Holders of record of ordinary shares of the Company on August 16, 2024 (New York time) (the “Record Date”) , or their proxy holders, are entitled to vote at the EGM or any adjournment or postponement thereof. Holders of the Company’s ordinary shares (“Ordinary Shares”) who wish to exercise their voting rights must act through the depositary of the Company’s Ordinary Shares program, Vstock Transfer.
The purpose of the EGM is for the Company's shareholders to consider and vote upon, and if thought fit, pass and approve the following resolutions:
(i) “RESOLVED, as an ordinary resolution, that the Company effect a share consolidation of the Company’s authorised, issued and outstanding ordinary shares at a consolidation ratio of up to fifty-to-one (50:1) (the “RS Ratio”), such that the number of authorised, issued and outstanding ordinary shares will be decreased by the RS Ratio and the par value of each authorised, issued and outstanding ordinary shares will be increased by the RS Ratio (collectively, the “Share Consolidation”), with such Share Consolidation to be effected at such time and date (the “Effective Time”), if at all, and at a precise RS Ratio of up to fifty-to-one (50:1), in each case, as determined by the board of directors of the Company (the “Board”) in its discretion within ten (10) days of obtaining the requisite shareholder approval for the Share Consolidation, and with such consolidated shares (the “Consolidated Shares”) having the same rights and being subject to the same restrictions (save as to nominal value) as the existing ordinary shares of US$0.0001 par value each of the Company as set out in the Company’s memorandum and articles of association, and all fractional entitlements to the issued Consolidated Shares resulting from the Share Consolidation will not be issued to the shareholders of the Company and the Company be authorised to round up any fractional shares resulting from the Share Consolidation, such that each relevant shareholder will be entitled to receive one Consolidated Share in lieu of any fractional share that would have been resulted from the Share Consolidation.”

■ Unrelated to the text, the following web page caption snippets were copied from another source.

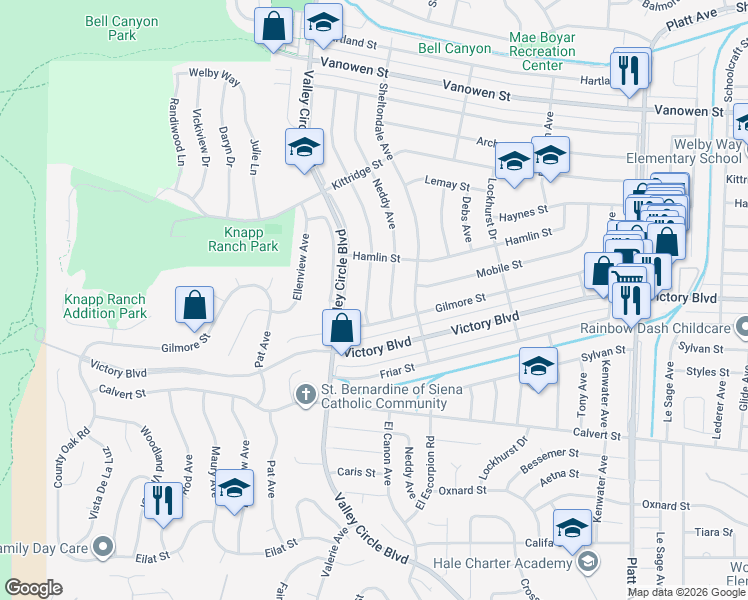 map of restaurants, bars, coffee shops, grocery stores, and more near 6425 Franrivers Avenue in Los Angeles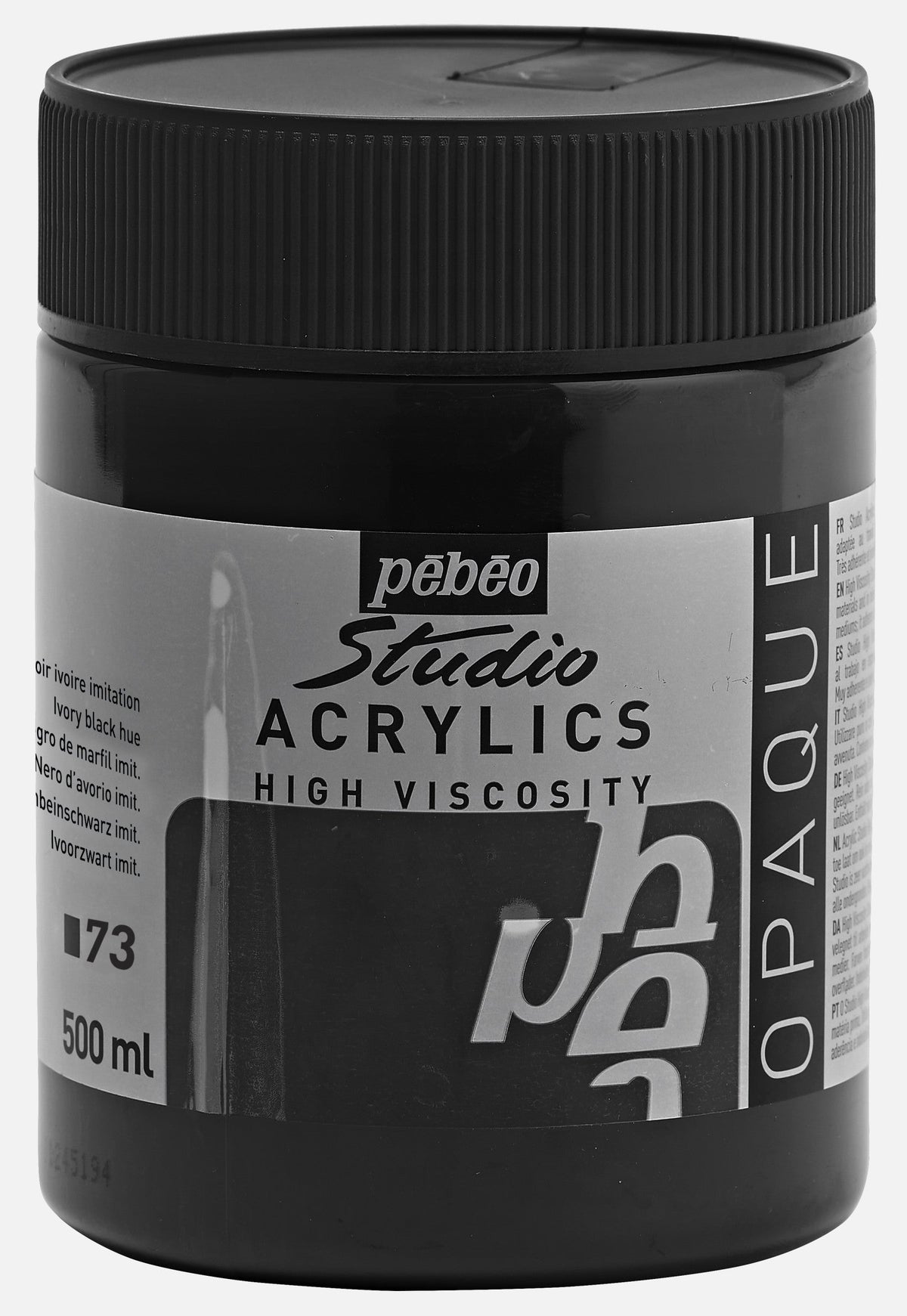 Акрилна боя Pebeo Studio 500 ml – Черна слонова кост нюанс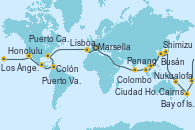 Visitando Marsella (Francia), Barcelona, Cádiz (España), Lisboa (Portugal), Ponta Delgada (Azores), Nueva York (Estados Unidos), Nueva York (Estados Unidos), Puerto Cañaveral (Florida), Fort Lauderdale (Florida/EEUU), Celebration Key, The Bahamas, Colón, Puntarenas (Costa Rica), Puerto Quetzal (Guatemala), Puerto Vallarta (México), Cabo San Lucas (México), San Diego (California/EEUU), Los Ángeles (California), Los Ángeles (California), San Francisco (California/EEUU), Ito (Hilo), Honolulu (Hawái), Apia (Samoa), Suva (Fiyi), Nukualofa (Tongatapu), Tauranga (Nueva Zelanda), Auckland (Nueva Zelanda), Bay of Islands (Nueva Zelanda), Melbourne (Australia), Sydney (Australia), Sydney (Australia), Cairns (Australia), Rabaul (Papúa Nueva Guinea), Tokio (Japón), Tokio (Japón), Shimizu (Japón), Kobe (Japón), Sasebo (Japón), Busán (Corea del Sur), Keelung (Taiwán), Hong Kong (China), Ciudad Ho Chi Minh (Vietnam), Singapur, Port Klang (Malasia), Penang (Malasia), Langkawi (Malasia), Phuket (Tailandia), Colombo (Sri Lanka), Malé (Maldivas), Port Louis  (Mauricio), Durban (Sudáfrica), Port Elizabeth (San Vicente y Granadinas), Ciudad del Cabo (Sudáfrica), Walvis Bay (Namibia), Mindelo (Cabo Verde), Las Palmas de Gran Canaria (España), Barcelona, Marsella (Francia)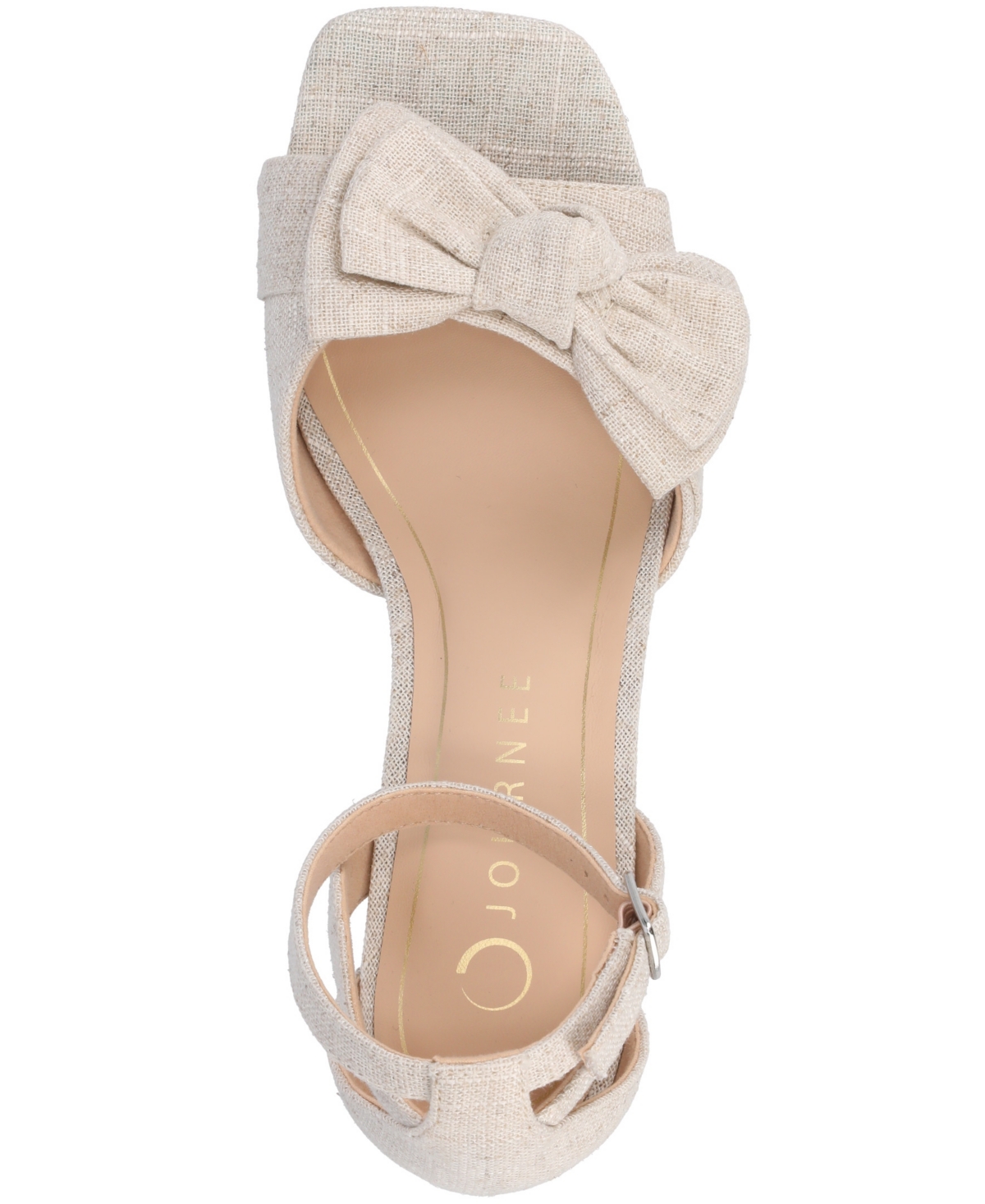 Shop Journee Collection Women's Zevi Block Heel Dress Sandals In Bone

(ii) “RESOLVED, as an ordinary resolution, that the authorised share capital of the Company, subject to the approval and implementation of the Share Consolidation and adjustment pending the Board’s determination of the precise RS Ratio, be altered from US$50,000 divided into 500,000,000 ordinary shares of US$0.0001 par value each to US$50,000 divided into a minimum of 10,000,000 ordinary shares of up to US$0.005 par value each (for a RS Ratio of fifty-to-one (50:1)) with effect from the Effective Time.”
(iii) “RESOLVED, as a special resolution, that subject to the approval and implementation of the Share Consolidation, the Company adopts, with effect from the Effective Time, the form of the second amended and restated memorandum and articles of association as Exhibit 99.4, subject to adjustment solely in respect of the final authorised share capital amount pending the Board’s determination of the precise RS Ratio) (the “Amended M&A”) in substitution for, and to the exclusion of, the Company’s existing memorandum and articles of association, to reflect the Share Consolidation and other administrative updates (including, without limitation, the insertion of provisions allowing the Company to conduct hybrid or virtual general meeting in the future, and the updated requirements on written ordinary resolutions of shareholders and publication of notice of general meeting on website.)”

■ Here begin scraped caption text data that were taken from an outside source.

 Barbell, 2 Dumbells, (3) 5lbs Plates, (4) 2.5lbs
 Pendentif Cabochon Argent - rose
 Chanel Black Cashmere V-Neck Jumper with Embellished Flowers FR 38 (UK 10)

(iv) “RESOLVED, as an ordinary resolution, that the adjournment of the EGM to a later date or dates (a) to the extent necessary or convenient to ensure that any required supplement or amendment to the Form 6-K is provided to shareholders or (b) in order to solicit additional proxies from shareholders in favour of one or more of the proposals at the EGM be approved.”
These changes will not affect any rights of shareholders or the Company's operations and financial position.
The notice of the EGM and voting instruction card for Ordinary Shares holders are available on
About noco-noco:
noco-noco Inc. (Nasdaq NCNC) is a technology solutions provider in the energy transition sector working to accelerate the global transformation to a decarbonized economy. Building its business on X-SEPA™ — the revolutionary battery separator technology developed in Japan and designed for long-lasting and high heat-resistant performance— noco-noco addresses the need for clean, affordable, and sustainable energy storage solutions.
For enquiries:
Investor@noco-noco.com
Safe Harbor Statement:
This press release contains forward-looking statements as defined by the Private Securities Litigation Reform Act of 1995. Forward-looking statements include statements concerning plans, objectives, goals, strategies, future events or performance, and underlying assumptions and other statements that are other than statements of historical facts. When noco-noco Inc. (the “Company”) uses words such as “may,” “will,” “intend,” “should,” “believe,” “expect,” “anticipate,” “project,” “estimate,” or similar expressions that do not relate solely to historical matters, it is making forward-looking statements. Forward-looking statements are not guarantees of future performance and involve risks and uncertainties that may cause the actual results to differ materially from the Company’s expectations discussed in the forward-looking statements. These statements are subject to uncertainties and risks including, but not limited to, the following: the Company’s goals and strategies; the Company’s future business development; product and service demand and acceptance; changes in technology; economic conditions; the growth of the third-party wealth management industry in China; reputation and brand; the impact of competition and pricing; government regulations; fluctuations in general economic and business conditions in China and the international markets the Company serves and assumptions underlying or related to any of the foregoing and other risks contained in reports filed by the Company with the Securities and Exchange Commission. For these reasons, among others, investors are cautioned not to place undue reliance upon any forward-looking statements in this press release. Additional factors are discussed in the Company’s filings with the U.S. Securities and Exchange Commission, which are available for review at www.sec.gov. The Company undertakes no obligation to publicly revise these forward-looking statements to reflect events or circumstances that arise after the date hereof.